Outcomes like these confirm the unwavering belief that has driven PAI’s work for the last 50 years: Access to contraception and the full range of reproductive health services is a fundamental right. It is also a window to so many other opportunities — for individuals, communities and nations.

But that is not all. Investing in and prioritizing sexual and reproductive rights is one the most cost-effective actions countries can take to build a more sustainable and equitable future.  Fully meeting the need for reproductive health services would avert 52 million unintended pregnancies, 194,000 maternal deaths and 2.2 million newborn deaths — all at just the cost of $7 per person in the developing world. In fact, a recent study found that of the development targets on the sustainable development agenda, ensuring universal access to sexual and reproductive health would yield a phenomenal return of $150 dollars for every dollar invested. For some context, only one other development target out of the 200 measured — achieving universal health coverage — ranked above access to sexual and reproductive health.

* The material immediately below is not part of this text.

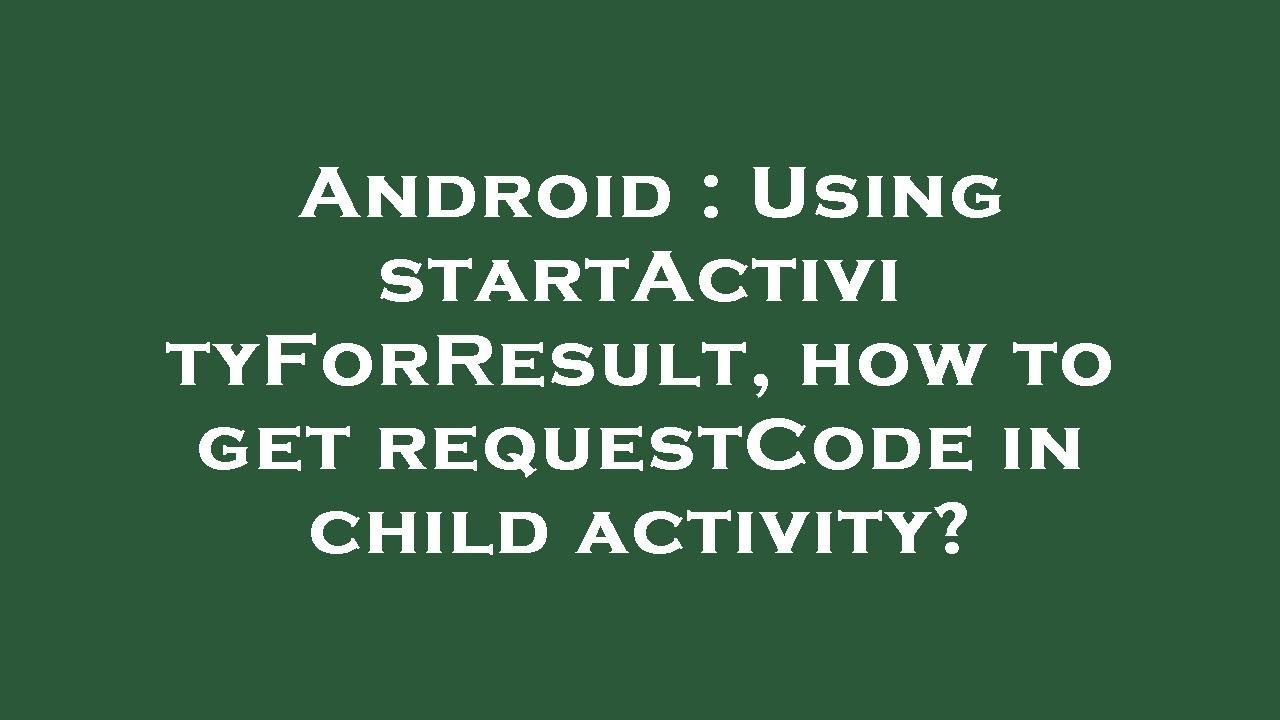 Android : Using startActivi tyForResult, how to get requestCode in child activity?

The world is engaged in intense negotiations that have already yielded the scaffolding of a new development framework.  With 17 tentative goals and over 150 indicators to measure them, policy-makers with limited resources will have to make difficult decisions about which ones to prioritize. History teaches us that they will be tempted to scuttle sexual and reproductive rights off to the side because contraception and safe legal abortion seem too sensitive or politically risky (in 2001, family planning and reproductive health were initially left out of the Millennium Development Goals).

They must choose a better a way forward.

In a world of difficult choices, access to sexual and reproductive health is the one bet we can count on for the dignity and improvement of women’s lives and for our collective future.